Overview

**See deadlines on Important Dates –> **

Authors of accepted CC 2023 papers are invited to formally submit their supporting materials to the Artifact Evaluation (AE) process. The Artifact Evaluation Committee attempts to reproduce experiments (in broad strokes) and assess if submitted artifact supports the claims made in the paper. The submission is voluntary and does not influence the final decision regarding paper/poster acceptance.

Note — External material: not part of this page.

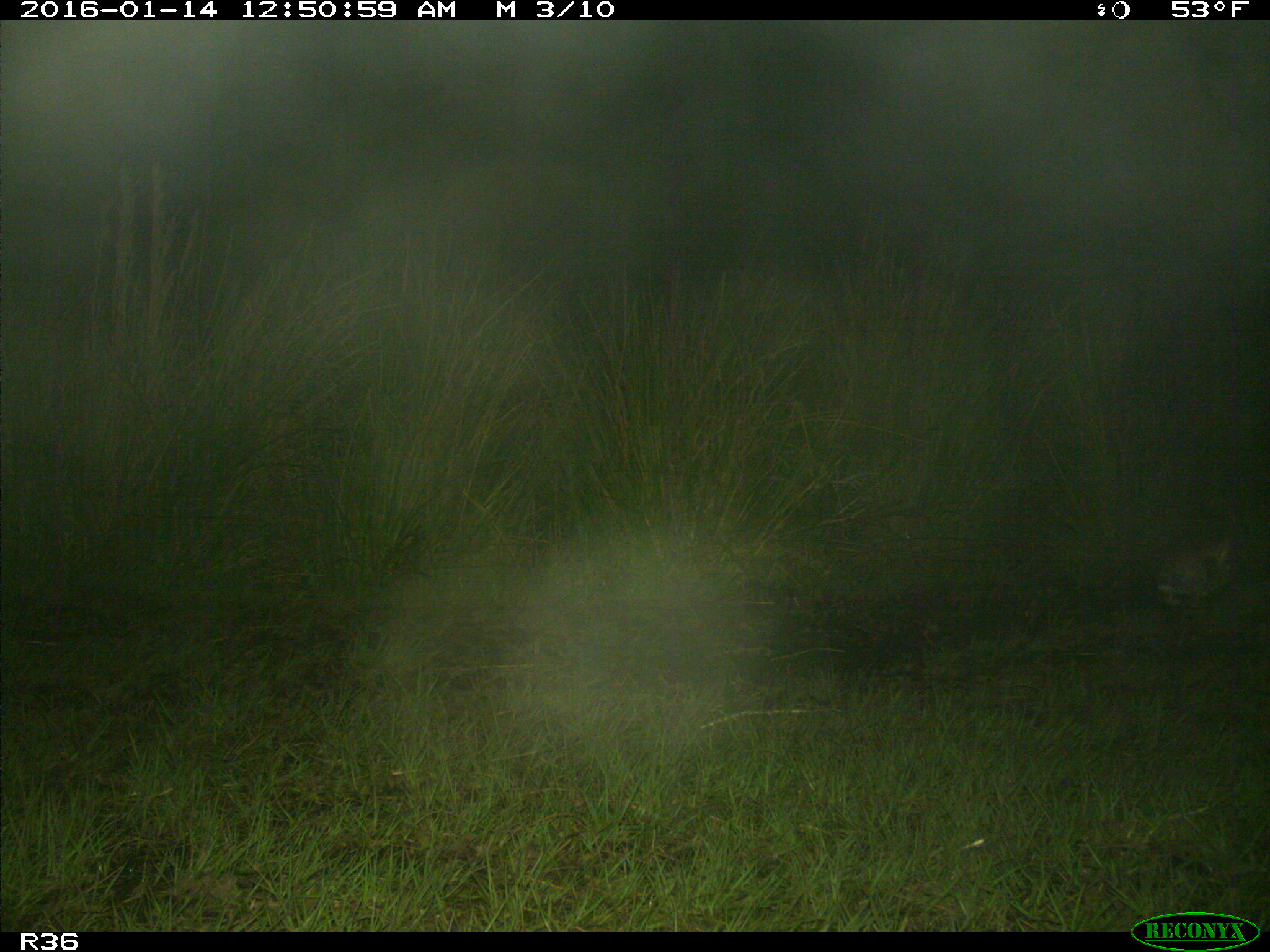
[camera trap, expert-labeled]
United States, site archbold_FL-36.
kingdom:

We invite every author of an accepted CC paper/poster to consider submitting an artifact. It is good for the community as a whole. At CC, we follow ACM’s artifact reviewing and badging policy. ACM describes a research artifact as follows:

“By “artifact” we mean a digital object that was either created by the authors to be used as part of the study or generated by the experiment itself. For example, artifacts can be software systems, scripts used to run experiments, input datasets, raw data collected in the experiment, or scripts used to analyze results.”

Submission Site

The submission site is located at https://cc23ae.hotcrp.com/.

Supporters

The artifact evaluation process is single-blinded. Hence, we kindly request the authors to disable any form of analytics, tracking and logging on the sites and services used to share the artifact with the reviewers. Each submitted artifact is evaluated by at least one member of the artifact evaluation committee.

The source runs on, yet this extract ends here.